Entre 1964 e 1979, o Dops resolveu acompanhar mais de perto as ações dos militantes dos partidos de esquerda, especialmente do PCB e das organizações que se envolveram na luta pelo fim da ditadura militar. Fatos como as eleições de 1982, a campanha das Diretas Já e a chamada "transição" democrática tiveram um tratamento especial com o aumento da vigilância exercida pelo Dops.
Priori destacou que a atuação do Dops revela o "medo" com o avanço das conquistas sociais. Sentimento que, por sua vez, estava latente na cabeça dos representantes das elites econômicas conservadoras. Esse medo fez com que, tanto a polícia política, representada pelo Dops, como os ideólogos da época buscassem reprimir qualquer forma de avanço nos direitos sociais, individuais ou coletivos. Os estudos mostram que a ditadura militar não foi fruto do acaso. Sua estrutura se fortaleceu na medida em que a democracia e a participação política da população cresceram.
No início dos anos 60, começava a ser configurada uma nova forma de ação, por meio da organização popular, que questionava o arbítrio interno e a dependência externa e exigia mudanças nas estruturas econômicas e sociais. O grupo de militares que tomou o poder no Brasil vinha de uma tradição militar mais antiga, já que participaram da 2ª Guerra Mundial e, quando retornaram ao Brasil, estavam profundamente influenciados pela concepção de ?defesa nacional?. Tanto é que acabariam criando a Escola Superior de Guerra, vinculada ao Estado Maior das Forças Armadas. Dentro da escola surgiram os princípios da Doutrina de Segurança Nacional e alguns de seus subpro-dutos, como o Serviço Nacional de Informações (SNI). O objetivo principal desta doutrina era identificar e eliminar "os inimigos internos", aqueles que questionavam o regime estabelecido.
Um dos mecanismos criados para esta identificação foi o Dops. De início, o departamento formava um "arquivo dos indesejáveis", no qual figuravam o nome da pessoa, sua filiação, estado civil, impressão digital e fotografia. A criação do arquivo facilitou o trabalho da polícia política. Um exemplo é que as forças policiais militares intervieram na "Guerra de Porecatu", no Norte do Estado, (1948?1951), somente depois que os agentes do Dops tinham localizado, mapeado e identificado os camponeses revoltosos, dando informações detalhadas da revolta e da geografia da região.
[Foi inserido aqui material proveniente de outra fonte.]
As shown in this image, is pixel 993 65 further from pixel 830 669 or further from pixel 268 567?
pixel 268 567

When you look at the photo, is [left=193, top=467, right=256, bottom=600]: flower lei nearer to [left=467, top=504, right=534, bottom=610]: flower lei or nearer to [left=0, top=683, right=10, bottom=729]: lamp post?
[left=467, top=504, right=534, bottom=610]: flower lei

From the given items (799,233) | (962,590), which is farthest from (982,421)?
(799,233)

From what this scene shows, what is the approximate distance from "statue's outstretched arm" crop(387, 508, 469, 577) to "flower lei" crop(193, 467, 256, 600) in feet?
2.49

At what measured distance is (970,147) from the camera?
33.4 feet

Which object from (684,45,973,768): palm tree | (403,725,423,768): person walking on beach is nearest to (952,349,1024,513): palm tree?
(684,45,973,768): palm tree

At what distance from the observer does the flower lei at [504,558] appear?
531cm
Priori faz uma análise curiosa sobre o governo militar. O regime autoritário foi marcado pela ambigüidade, pois, ao mesmo tempo em que agia com ações repressivas, tentava apresentar-se como um sistema de governo democrático. Apesar de os militares encampa-rem grandiosos projetos públicos para demonstrar o "milagre econômico" do País, o regime começou a ruir diante da violência praticada contra os estudantes, os quais tiveram papel de destaque na luta contra a ditadura.
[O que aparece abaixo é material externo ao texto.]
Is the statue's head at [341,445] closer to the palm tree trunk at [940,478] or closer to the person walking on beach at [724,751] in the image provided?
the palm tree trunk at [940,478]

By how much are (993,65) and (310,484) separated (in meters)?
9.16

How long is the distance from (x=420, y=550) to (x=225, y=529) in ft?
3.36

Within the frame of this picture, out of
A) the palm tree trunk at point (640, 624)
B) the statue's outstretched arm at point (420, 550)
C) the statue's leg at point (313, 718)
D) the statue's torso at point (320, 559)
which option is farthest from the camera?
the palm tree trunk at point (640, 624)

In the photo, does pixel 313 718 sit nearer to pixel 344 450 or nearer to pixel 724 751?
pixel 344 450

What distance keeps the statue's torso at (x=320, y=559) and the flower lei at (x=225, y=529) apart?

Nos 25 anos da ditadura militar foram editados 17 atos institucionais. O mais polêmico e violento foi o AI-5, que suspendeu o direito ao habeas corpus e instituiu, objetivamente, a tortura e a violência física contra os opositores do regime
Enquanto matavam guerrilheiros, os governantes da época não enfrentavam forte oposição, porque justificavam a matança como forma de eliminar "terroristas". Mas, ao massacrar estudantes nas passeatas e manifestações, os militares começaram a ganhar a reprovação da sociedade. A morte do estudante Edson Luis Lima Souto, no dia 28 de março de 1968, no Rio de Janeiro, durante uma manifestação pacífica, em defesa do Restaurante Universitário "Calabouço", gerou um protesto nacional. No dia 26 de junho daquele ano, 100 mil estudantes saíram, em passeata, pelas ruas do Rio, marcando o auge destas manifestações.
O sindicalismo, enfraquecido no período, só foi retomar o fôlego no final da década de 70. A inflação galopante, os salários cada vez mais arrochados e a concentração de renda crescente, aliados ao enfraquecimento do regime militar, contribuíram para o ressurgimento do movimento sindical, sobretudo na região do ABC paulista.